Yes, you can sleep next to someone after low-dose radiotherapy for osteoarthritis and joint pain. Low-dose radiotherapy is a targeted and localised treatment that doesn’t make you radioactive. Once the radiotherapy machine stops treating you, there is no radiation left in the body. It’s entirely safe to share a sleeping space with someone after your treatment sessions.

After low-dose radiotherapy, it’s generally advisable to take precautions in the sun. Your treated skin might be more sensitive, so keeping the treated area out of direct intense sunlight. Using sunscreen is a good idea to prevent potential irritation.

There is no reason why you can’t fly immediately after low dose radiotherapy treatment.

Low-dose radiotherapy doesn’t compromise the body’s immune system.

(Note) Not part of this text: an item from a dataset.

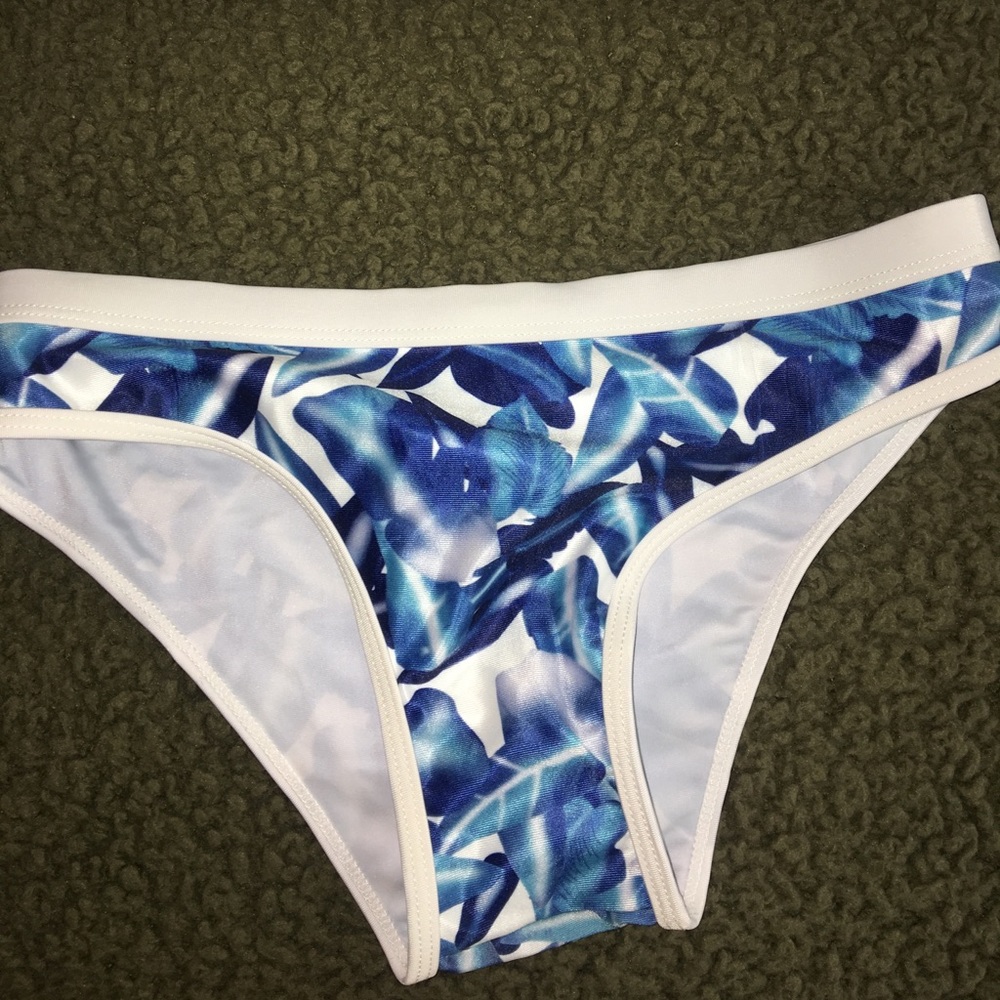 Medium tropical bikini bottoms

No, you don’t have to be alone after low-dose radiotherapy for osteoarthritis and joint pain. Low-dose radiotherapy is a non-invasive outpatient procedure and, as soon as the treatment machine is turned off, there is no radiation left in your body. You can be with friends and family immediately after the treatment.

On the last day of treatment you can continue with your regular activities Our healthcare team will provide information about follow-up care and any necessary post-treatment steps to support your recovery. It’s an opportunity to ask any remaining questions and receive guidance on moving forward. Generally, your consultant will want to see you at 3 months after the radiotherapy in order to assess how well the radiotherapy has worked. 

Low-dose radiotherapy doesn’t compromise the immune system. Unlike more intensive radiation treatments used in cancer therapy, low-dose radiotherapy has no impact on the immune system. Adopting healthy lifestyle habits is always beneficial though and here are some simple steps you can take:

  • Balanced Nutrition: Focus on a well-rounded diet rich in fruits, vegetables, lean proteins, and whole grains. Proper nutrition provides essential vitamins and minerals to support your immune system.
  • Adequate Hydration: Drink plenty of water to stay hydrated to support overall health.
  • Regular Exercise: Engage in regular, moderate exercise as it contributes to overall wellbeing and joint health.
  • Adequate Sleep: Ensure you get enough quality sleep each night. Sleep is crucial for immune function and overall recovery.
  • Stress Management: Practice stress-reducing activities such as meditation, deep breathing, or yoga. Chronic stress can make people more sensitive to pain.
  • Follow-Up Care: We will offer you an appointment to see the consultant at 3 months after the end of radiotherapy to check on how you are and consider whether you need further treatment.

The timeframe to see results from low dose radiotherapy can vary depending on the condition being treated and individual response. Some patients may experience improvement shortly after receiving treatment, while others may require more time to notice changes, which could take several weeks to a few months. We tend to use two courses of radiotherapy to make the treatment as effective as possible.